Coveralls experienced a minor incident on August 20, 2025 affecting Coveralls.io Web and Coveralls.io API, lasting 6h 33m. The incident has been resolved; the full update timeline is below.
Affected components
Update timeline
- investigating Aug 20, 2025, 03:48 PM UTC
We are currently investigating this issue.
- investigating Aug 20, 2025, 05:11 PM UTC
We are continuing to investigate this issue.
- identified Aug 20, 2025, 05:11 PM UTC
The issue has been identified and a fix is being implemented.
- monitoring Aug 20, 2025, 07:08 PM UTC
A fix has been implemented and we are monitoring the results.
- resolved Aug 20, 2025, 10:21 PM UTC
We have implemented an intermediate solution and believe this issue has been resolved for now. To fully resolve the root cause, we will need to implement a more long-term solution, which is currently in design. (Please read postmortem for more information.) In the meantime, we will be doing our best to monitor for spikes in traffic from outlier repos and manually respond where our intermediate solution may not mitigate as much as we hope it will.

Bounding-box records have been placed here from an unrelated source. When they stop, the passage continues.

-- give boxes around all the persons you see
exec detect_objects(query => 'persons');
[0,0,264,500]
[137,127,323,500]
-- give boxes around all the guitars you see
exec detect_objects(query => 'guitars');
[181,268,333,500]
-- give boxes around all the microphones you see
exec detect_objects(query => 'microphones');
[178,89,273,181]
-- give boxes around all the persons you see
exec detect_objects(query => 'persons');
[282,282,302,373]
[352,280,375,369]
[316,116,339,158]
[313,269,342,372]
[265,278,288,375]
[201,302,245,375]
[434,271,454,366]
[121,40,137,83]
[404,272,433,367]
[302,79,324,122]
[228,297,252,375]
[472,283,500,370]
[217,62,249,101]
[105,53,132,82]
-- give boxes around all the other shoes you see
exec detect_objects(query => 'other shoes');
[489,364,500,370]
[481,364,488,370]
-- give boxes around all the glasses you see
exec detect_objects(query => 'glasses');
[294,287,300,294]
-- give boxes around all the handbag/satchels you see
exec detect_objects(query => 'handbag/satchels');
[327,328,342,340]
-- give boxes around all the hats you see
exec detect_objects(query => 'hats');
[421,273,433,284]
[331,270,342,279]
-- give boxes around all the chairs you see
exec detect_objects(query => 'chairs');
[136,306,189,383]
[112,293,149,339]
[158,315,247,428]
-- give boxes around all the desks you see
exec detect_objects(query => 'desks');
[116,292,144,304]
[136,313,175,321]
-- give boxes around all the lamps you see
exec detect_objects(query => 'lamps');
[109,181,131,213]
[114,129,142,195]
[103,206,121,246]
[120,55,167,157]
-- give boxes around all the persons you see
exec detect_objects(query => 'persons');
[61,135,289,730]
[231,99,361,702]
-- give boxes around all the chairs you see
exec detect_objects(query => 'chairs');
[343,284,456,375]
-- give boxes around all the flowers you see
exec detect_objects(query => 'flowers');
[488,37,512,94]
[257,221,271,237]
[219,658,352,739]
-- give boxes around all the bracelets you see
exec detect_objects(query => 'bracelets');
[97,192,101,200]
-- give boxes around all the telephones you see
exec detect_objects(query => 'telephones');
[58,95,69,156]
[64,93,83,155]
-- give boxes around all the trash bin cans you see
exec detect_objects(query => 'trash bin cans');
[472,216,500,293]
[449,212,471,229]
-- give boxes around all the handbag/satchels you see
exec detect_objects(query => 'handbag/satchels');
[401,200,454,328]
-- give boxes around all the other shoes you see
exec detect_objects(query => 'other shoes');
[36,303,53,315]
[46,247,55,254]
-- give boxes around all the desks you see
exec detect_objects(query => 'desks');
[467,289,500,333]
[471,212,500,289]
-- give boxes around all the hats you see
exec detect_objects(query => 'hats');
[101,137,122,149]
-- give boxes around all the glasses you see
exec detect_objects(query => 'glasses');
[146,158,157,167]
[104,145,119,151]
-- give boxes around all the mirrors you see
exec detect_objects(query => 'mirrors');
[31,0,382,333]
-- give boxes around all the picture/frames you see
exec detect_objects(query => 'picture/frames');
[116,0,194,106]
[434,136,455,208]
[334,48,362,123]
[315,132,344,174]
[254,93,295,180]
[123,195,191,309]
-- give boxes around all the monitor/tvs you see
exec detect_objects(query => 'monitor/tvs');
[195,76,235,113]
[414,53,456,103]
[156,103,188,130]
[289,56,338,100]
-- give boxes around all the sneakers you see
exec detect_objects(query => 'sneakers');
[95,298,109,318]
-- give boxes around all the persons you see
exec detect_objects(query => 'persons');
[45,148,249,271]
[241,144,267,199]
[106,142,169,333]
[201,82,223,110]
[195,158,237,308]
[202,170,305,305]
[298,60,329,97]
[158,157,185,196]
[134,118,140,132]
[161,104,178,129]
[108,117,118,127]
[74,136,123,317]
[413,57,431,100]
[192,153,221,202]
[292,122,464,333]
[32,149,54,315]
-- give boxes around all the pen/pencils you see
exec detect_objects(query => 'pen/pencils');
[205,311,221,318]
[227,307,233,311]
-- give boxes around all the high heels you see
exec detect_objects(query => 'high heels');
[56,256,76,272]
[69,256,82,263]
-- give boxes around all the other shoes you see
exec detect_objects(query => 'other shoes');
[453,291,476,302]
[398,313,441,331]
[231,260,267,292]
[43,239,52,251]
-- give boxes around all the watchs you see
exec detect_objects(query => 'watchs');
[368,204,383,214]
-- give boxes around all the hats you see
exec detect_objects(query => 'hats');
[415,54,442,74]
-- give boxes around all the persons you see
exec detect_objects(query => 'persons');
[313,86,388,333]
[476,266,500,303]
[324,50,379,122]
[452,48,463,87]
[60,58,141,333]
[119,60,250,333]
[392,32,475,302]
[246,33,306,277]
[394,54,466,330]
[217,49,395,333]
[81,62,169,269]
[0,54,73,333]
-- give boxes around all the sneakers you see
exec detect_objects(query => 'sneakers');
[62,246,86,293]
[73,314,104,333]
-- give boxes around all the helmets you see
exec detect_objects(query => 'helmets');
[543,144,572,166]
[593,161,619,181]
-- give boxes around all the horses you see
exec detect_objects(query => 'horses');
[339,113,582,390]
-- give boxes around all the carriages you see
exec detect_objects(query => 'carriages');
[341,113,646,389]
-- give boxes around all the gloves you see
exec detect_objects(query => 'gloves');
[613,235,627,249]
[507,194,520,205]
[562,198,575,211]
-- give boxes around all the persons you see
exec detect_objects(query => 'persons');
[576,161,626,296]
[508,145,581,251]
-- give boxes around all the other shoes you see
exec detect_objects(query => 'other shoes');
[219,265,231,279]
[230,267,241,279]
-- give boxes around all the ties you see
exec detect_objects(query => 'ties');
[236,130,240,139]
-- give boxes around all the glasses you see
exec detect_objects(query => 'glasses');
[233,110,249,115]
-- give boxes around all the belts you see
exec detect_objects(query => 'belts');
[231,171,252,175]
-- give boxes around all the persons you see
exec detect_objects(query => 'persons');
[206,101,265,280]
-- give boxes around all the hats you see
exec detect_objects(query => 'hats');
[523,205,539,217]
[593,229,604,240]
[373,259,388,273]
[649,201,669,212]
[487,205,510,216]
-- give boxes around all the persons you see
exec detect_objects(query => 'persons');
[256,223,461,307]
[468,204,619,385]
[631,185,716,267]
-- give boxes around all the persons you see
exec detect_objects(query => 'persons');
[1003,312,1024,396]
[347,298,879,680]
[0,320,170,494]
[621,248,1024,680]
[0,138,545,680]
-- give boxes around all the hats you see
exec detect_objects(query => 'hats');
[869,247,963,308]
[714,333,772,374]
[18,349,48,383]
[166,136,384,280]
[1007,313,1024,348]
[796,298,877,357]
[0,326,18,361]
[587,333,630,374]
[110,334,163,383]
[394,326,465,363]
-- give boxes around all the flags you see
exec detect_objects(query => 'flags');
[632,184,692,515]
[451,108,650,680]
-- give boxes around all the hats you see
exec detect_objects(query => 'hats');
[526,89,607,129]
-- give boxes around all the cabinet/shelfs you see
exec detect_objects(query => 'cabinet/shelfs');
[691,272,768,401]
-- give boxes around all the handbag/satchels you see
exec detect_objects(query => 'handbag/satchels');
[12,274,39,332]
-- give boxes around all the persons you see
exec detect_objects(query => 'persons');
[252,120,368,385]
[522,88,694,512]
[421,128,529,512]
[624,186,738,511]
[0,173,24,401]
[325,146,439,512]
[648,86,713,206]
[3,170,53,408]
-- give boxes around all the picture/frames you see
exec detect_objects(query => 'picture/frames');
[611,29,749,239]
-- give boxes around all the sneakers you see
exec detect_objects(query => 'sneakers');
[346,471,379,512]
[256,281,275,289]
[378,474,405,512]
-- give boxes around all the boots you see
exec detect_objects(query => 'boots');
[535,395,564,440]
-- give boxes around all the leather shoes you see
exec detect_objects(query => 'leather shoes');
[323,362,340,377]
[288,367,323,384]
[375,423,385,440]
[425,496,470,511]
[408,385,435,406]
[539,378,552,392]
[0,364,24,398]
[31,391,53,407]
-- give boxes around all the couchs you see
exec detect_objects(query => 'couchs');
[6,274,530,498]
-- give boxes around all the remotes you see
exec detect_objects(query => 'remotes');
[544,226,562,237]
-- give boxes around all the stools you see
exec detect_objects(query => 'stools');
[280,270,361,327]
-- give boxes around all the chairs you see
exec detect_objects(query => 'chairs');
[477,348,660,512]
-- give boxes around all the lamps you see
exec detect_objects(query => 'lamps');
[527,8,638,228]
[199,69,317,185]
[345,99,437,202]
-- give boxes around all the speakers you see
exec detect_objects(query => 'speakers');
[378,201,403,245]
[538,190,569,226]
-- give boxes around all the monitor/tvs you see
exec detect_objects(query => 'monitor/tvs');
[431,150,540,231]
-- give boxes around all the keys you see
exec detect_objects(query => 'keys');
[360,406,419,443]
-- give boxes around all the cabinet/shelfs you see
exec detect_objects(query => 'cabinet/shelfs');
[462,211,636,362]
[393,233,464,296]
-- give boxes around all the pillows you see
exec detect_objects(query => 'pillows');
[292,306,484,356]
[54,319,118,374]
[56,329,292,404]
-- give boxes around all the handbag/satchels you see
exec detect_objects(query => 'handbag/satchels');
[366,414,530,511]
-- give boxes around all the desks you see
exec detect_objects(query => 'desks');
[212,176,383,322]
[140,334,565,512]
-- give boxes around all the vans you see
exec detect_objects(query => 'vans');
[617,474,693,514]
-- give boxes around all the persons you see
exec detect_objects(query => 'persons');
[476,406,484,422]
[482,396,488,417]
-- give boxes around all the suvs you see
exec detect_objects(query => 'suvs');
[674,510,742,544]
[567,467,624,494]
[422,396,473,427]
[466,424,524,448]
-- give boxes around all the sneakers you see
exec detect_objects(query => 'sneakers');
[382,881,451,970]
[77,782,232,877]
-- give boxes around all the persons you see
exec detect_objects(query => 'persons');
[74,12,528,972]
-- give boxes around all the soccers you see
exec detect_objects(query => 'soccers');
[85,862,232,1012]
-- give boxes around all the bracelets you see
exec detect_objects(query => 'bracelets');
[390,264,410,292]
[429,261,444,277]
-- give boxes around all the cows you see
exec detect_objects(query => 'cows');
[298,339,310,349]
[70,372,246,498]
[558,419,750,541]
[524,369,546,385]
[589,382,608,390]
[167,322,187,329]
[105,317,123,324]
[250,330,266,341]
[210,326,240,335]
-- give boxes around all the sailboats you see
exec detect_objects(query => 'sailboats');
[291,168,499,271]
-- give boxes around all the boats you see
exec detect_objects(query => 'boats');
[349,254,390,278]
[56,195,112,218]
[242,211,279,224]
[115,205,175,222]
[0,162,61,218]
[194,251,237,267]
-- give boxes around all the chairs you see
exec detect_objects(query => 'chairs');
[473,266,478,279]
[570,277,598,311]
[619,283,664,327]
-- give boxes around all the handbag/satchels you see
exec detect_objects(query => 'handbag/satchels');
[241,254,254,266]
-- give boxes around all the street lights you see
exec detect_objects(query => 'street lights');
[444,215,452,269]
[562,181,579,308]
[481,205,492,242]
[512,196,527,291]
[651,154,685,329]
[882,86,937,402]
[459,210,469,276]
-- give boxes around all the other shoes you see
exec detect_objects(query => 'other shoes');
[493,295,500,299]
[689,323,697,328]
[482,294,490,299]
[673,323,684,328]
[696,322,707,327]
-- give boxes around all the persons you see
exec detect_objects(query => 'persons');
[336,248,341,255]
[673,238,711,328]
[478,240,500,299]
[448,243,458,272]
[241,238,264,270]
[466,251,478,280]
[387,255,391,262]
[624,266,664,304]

- postmortem Aug 20, 2025, 10:22 PM UTC
We believe this issue has been resolved for now. The underlying cause still appears to be large spikes in incoming Web traffic from other outlier repositories that we have not yet identified or not yet paused. **Interim Solution**: To reduce the risk of recurrence, we have applied _temporary load balancer adjustments_ that change how requests are distributed, which should _lower_—if not _eliminate_—the frequency of **503** “**This website is under heavy load**” **errors**. **Permanent Solution**: We are also designing a permanent solution to _rate-limit abnormal request patterns_. This will require coordination at the policy/SLA level before it can be fully implemented. In the meantime, we will continue to closely monitor traffic and use targeted load balancer and web server configurations to mitigate the impact of outlier traffic spikes. **More details**: For a more detailed assessment / RCA of this incident and its recent, related incidents, see [this postmortem](https://status.coveralls.io/incidents/wqbsxnzv0jsf). **Update \(Thu, Aug 21\)**: We have identified a **different permanent solution**, which does not entail changes to SLA-level details for “outlier repos.” We may still implement such a solution, but our alternative solution should avoid further 503 errors and be implemented in the next 48-72 hrs.